Last month’s job growth jumped from a 227,000 increase in August, which was revised sharply higher. July’s gain was also more than had been initially estimated. The economy has now added an average of 266,000 jobs a month for the past three months, a streak that could make it likelier that the Federal Reserve will raise its key rate again before year’s end as it continues its drive to tame inflation.
Friday’s report from the Labor Department also showed that the unemployment rate was unchanged at 3.8%, not far above a half-century low.
The job market has defied an array of threats this year, notably high inflation and the rapid series of Fed interest rate hikes that were intended to conquer it. Though the Fed’s hikes have made loans much costlier, steady job growth has helped fuel consumer spending and kept the economy growing, defying long-standing predictions of a forthcoming recession.
The jobs data sets up some difficult decisions for Chair Jerome Powell and other Fed policymakers. Solid hiring could lead them to raise their key rate in November or December, because strong job gains suggest an economy growing too fast for inflation to cool. By raising borrowing costs, the Fed intends to slow spending by businesses and consumers.
Yet some data in Friday’s jobs report raised the possibility that inflation could still ease even as hiring stays healthy. Notably, wage growth slowed in September, with average hourly pay rising 4.2% from a year earlier. That is still solid and slightly above inflation, but it was the slowest such figure in more than two years.
The Fed has been concerned that if pay rises too fast, companies will boost prices to cover higher labor costs, thereby fueling inflation. September’s slower pace of wage growth might help allay that concern.
In addition, long-term interest rates have spiked in the past two months, making loans more expensive across the economy and potentially serving as a brake on economic growth and inflation. Mortgage rates have jumped to 7.5%, the highest level in 23 years.
“It’s a pretty solid report and perhaps it makes the Fed a little bit more nervous just given the overall strength of the jobs market,” said Sarah House, senior economist at Wells Fargo. But the jump in interest rates “is doing some of the Fed’s work for it, and that makes another hike less compelling.”
Other threats to the economy have also emerged in recent weeks, including the resumption of student loan payments, widening labor strikes and the ongoing threat of a government shutdown. It’s possible those challenges could help persuade the Fed to leave rates unchanged through year’s end.
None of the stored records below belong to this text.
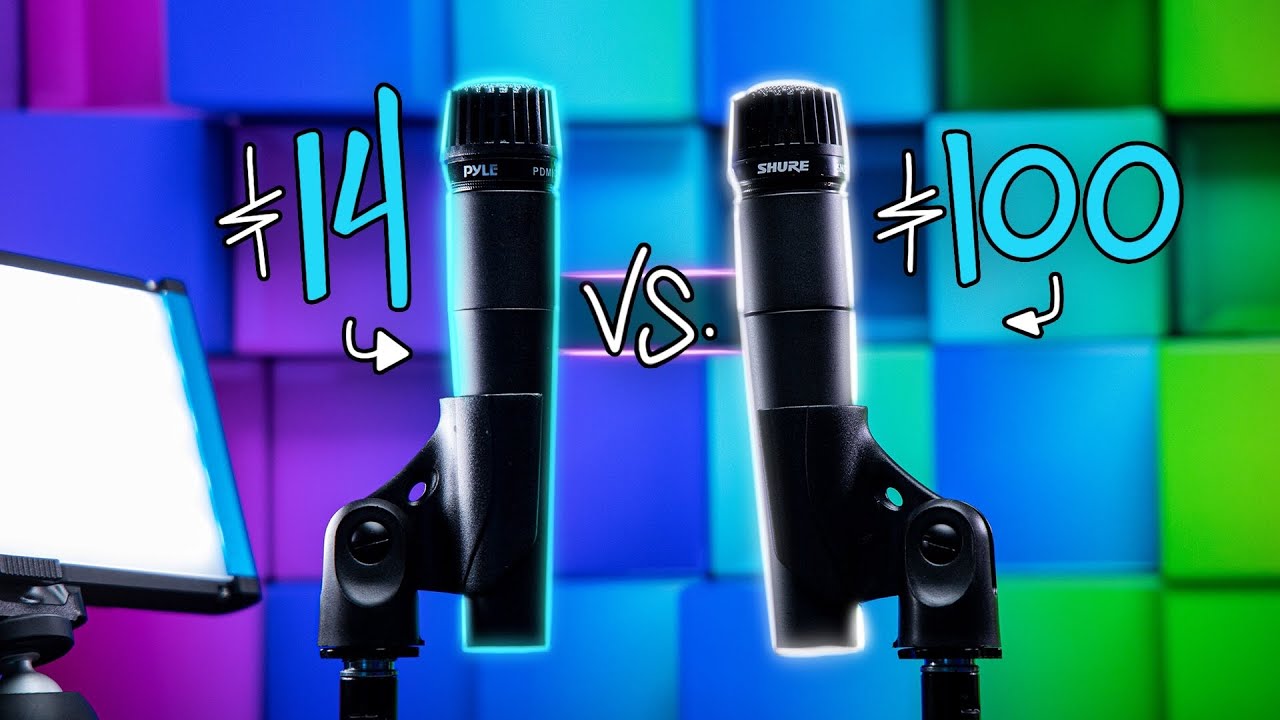 Shure SM57 vs. Pyle PDMIC78: How Do They Compare?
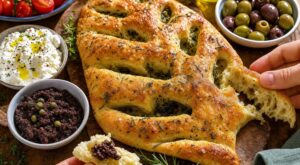 Apéro : j’ai banni les chips, ce pain moelleux aux herbes fait désormais l’unanimité à table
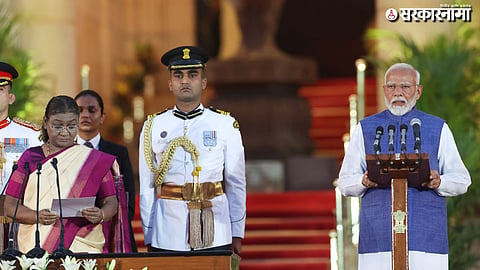 Modi Oath Ceremony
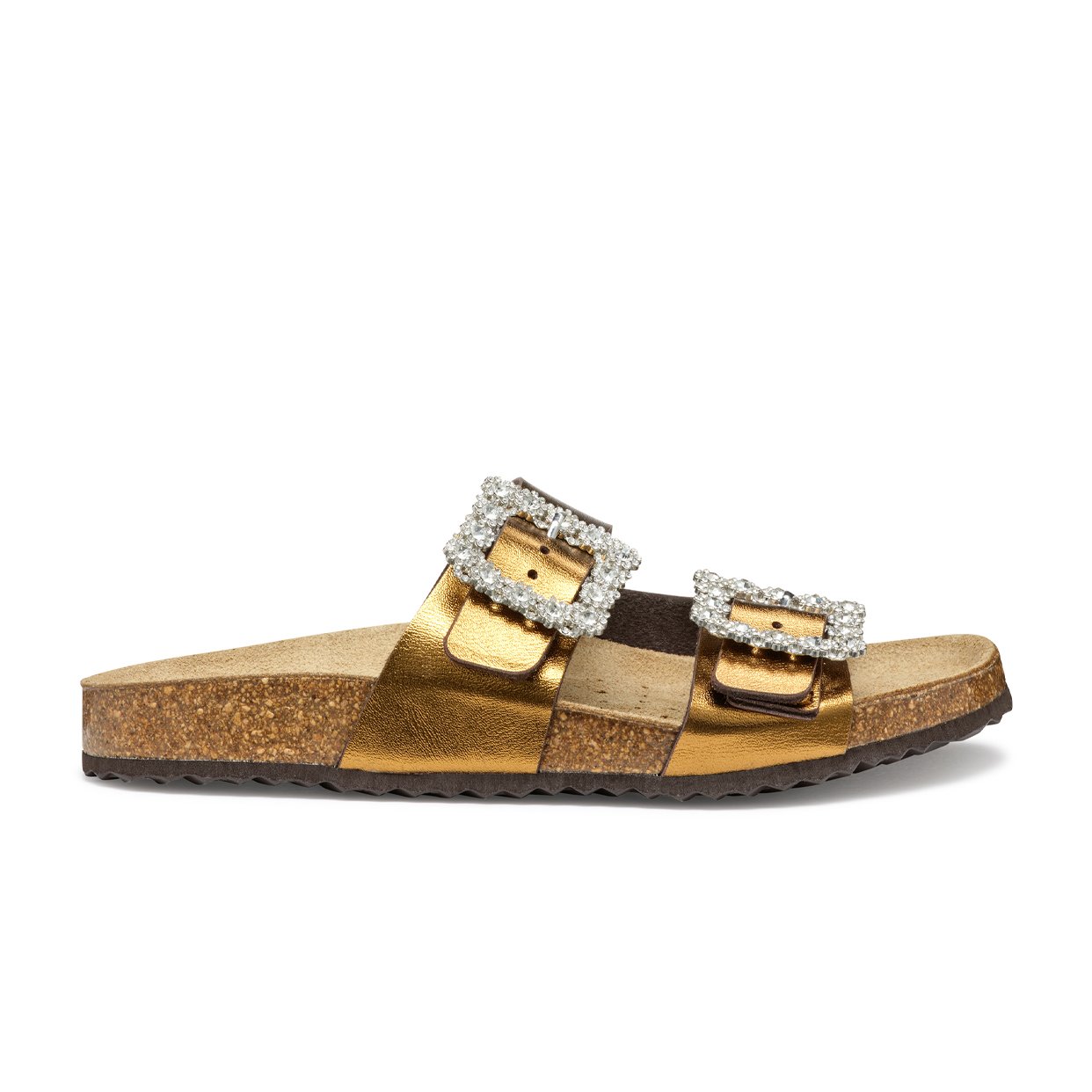 Brionia R Sandals -Coffee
Most large industries added jobs last month, from health care, which gained 66,000, to manufacturing, which added 17,000, to retailers, which added nearly 20,000. Professional services, a category that includes engineers and architects, gained 21,000. Government at all levels added 73,000 jobs, reflecting the healthy budgets of most state and local governments.
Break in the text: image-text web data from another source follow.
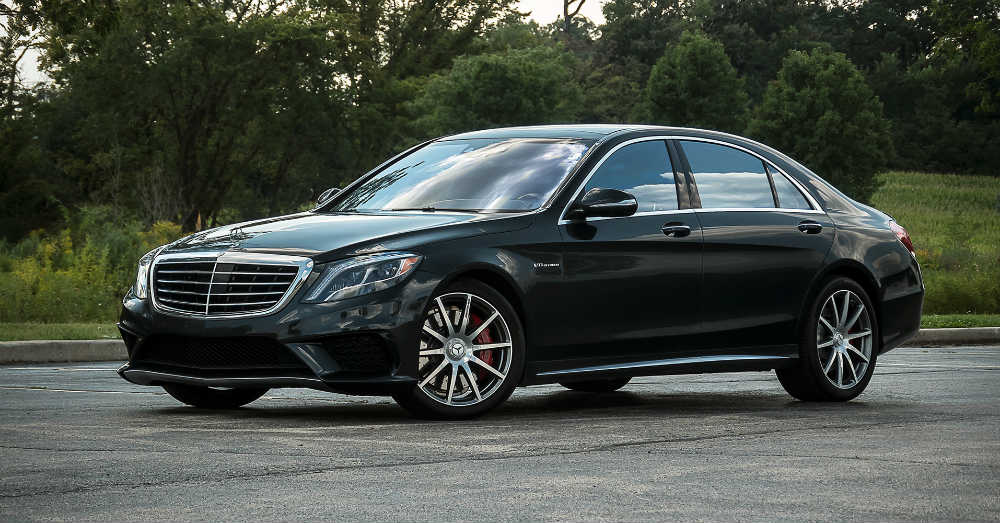 Mercedes-Benz AMG S 63 is a Rocket on Wheels
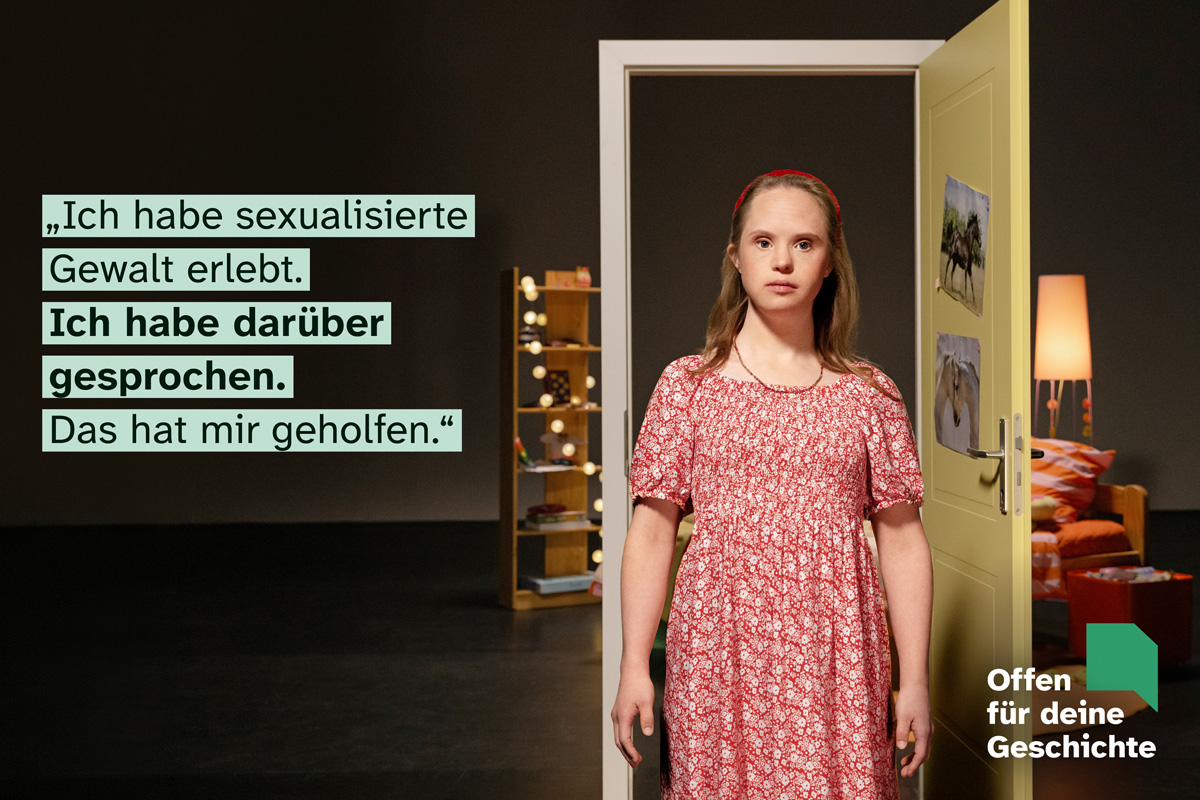 Kinder Behinderung Opfer sexueller Missbrauch - Campagnencover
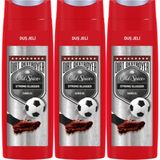 Old Spice Strong Slugger 3x400 ml Duş Jeli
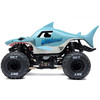 Losi LOS01026T3 1/18 Mini LMT Megalodon 2S 4X4 RTR Brushed Monster Truck Blue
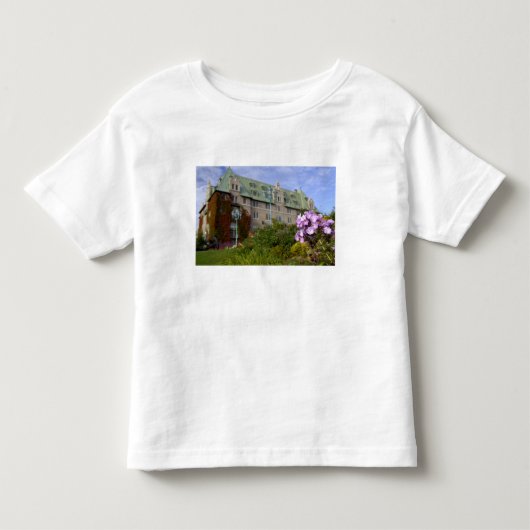カナダ ケベック州 シャルルヴォア地方 2 トドラーTシャツ (正面)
A key reason why wage growth has slowed has been an influx of new workers into the job market, partly a result of higher immigration. The proportion of people who either have a job or are looking for one has risen or stayed unchanged for 11 straight months, House said. With more workers available, employers are under less pressure to raise pay
“It’s a sign that supply and demand in the labor market are becoming better balanced,” said Bill Adams, chief economist at Comerica Bank.
Sarah Tilley, a senior vice president at the business software provider ServiceNow, is seeing that balance improve as her company seeks to hire more software engineers and people with skills in artificial intelligence and machine learning skills. The company is also looking for more customer support staff.
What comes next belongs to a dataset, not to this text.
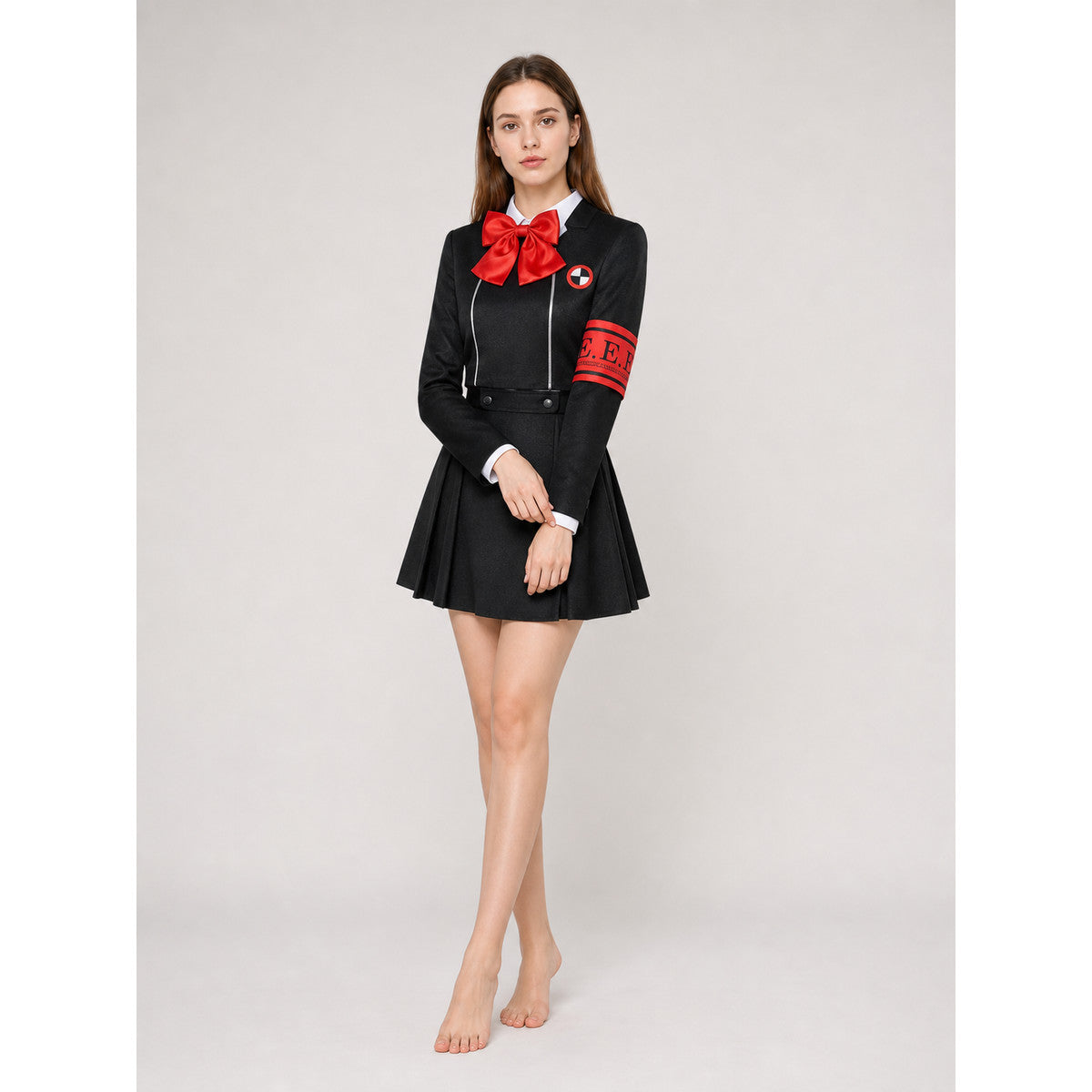 Aigis Cosplay Costume from Persona 3, School Uniform Style lifestyle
It has become easier to fill some of these jobs. Applications are 80% higher than they were a year and a half ago, she said, with some of that increase likely a result of widespread layoffs last year by tech companies.
“There’s a healthy competition for talent,” she said. “It went from being ridiculously hard to compete for seasoned, experienced talent to being just really hard.”
Another change from a year ago, she noted, is that even workers with tech skills are less able to job-hop for large raises.
“People would jump off, get these real meaty increases,” she said. “And that’s changed. People are less inclined to take the risk.”
The Fed’s inflation fighters have been scrutinizing every scrap of data to determine whether to raise their key rate once more this year. On Thursday, Mary Daly, president of the Federal Reserve Bank of San Francisco, said that the Fed could stop raising rates if the job market kept slowing and inflation kept easing.
Last week, a price gauge closely tracked by the Fed showed that measures of underlying inflation slowed in the latest sign that overall price pressures were still moderating.
“If we continue to see a cooling labor market and inflation heading back to our target, we can hold interest rates steady and let the effects of policy continue to work,” Daly said in remarks to the Economic Club of New York.
Job growth has remained resilient for most of the past 2 1/2 years even after high inflation flared and the Fed jacked up interest rates at the fastest pace in four decades. The Fed’s benchmark rate stands at a 22-year high of roughly 5.4% after 11 hikes beginning in March 2022.
On the one hand, Fed officials, including Chair Jerome Powell, have stressed that inflation remains too far above their 2% target and that another rate hike might be needed to slow it to that level. At the same time, several Fed policymakers have underscored that they want to be careful not to raise borrowing rates so much as to trigger a deep recession.
After a period in the spring when traders seemed to expect the Fed to reverse course and cut interest rates soon, the financial markets now recognize that the central bank will keep its key rate elevated well into 2024. That’s one reason why the yield on the 10-year Treasury note has surged since July, topping 4.8% Friday after the report was released, a 16-year high.
The 10-year yield is a benchmark rate for other borrowing costs, including mortgages, auto loans and business borrowing. The higher yield has, in turn, punished stocks: The S&P 500 stock index has tumbled 7.2% since late July.